Shown in the figure below are plots of ΔR/R vs time (left ordinate) and the integrated charge, Q, based on the integration of the current (right ordinate), following potential steps between (Eini → Efin) (left panels) and (Efin → Eini) (right panels) for Eini = 0.20 V and Efin = 0.67 (upper panels) and Efin = 0.60 V (lower panels). The ordinates in the two curves in each panel were adjusted so as to match the initial and final values of ΔR/R and Q. It is important to stress is that the measured time constants for both the charge and optical measurements are on the order of a few tenths of seconds, and thus much longer than the RC time constant estimated based on the electrode dimensions and conductivity of the electrolyte (see above), which would yield values on the order a fraction of a ms.

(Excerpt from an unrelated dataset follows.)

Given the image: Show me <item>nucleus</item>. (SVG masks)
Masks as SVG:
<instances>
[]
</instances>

Careful inspection of these curves (as well as those involving all other values of Efin examined, revealed two important features:

  1. the oxidation process is faster than the subsequent reduction, and, most importantly,
  2. the rate at which total charge injection and release occurs, as judged by the electrochemical data, appears faster than that at which the Ir sites undergo redox transitions, as evidenced from the optical data. This phenomenon strongly suggests that charge can be stored in the film involving both non-redox (fast) and redox (slow) sites.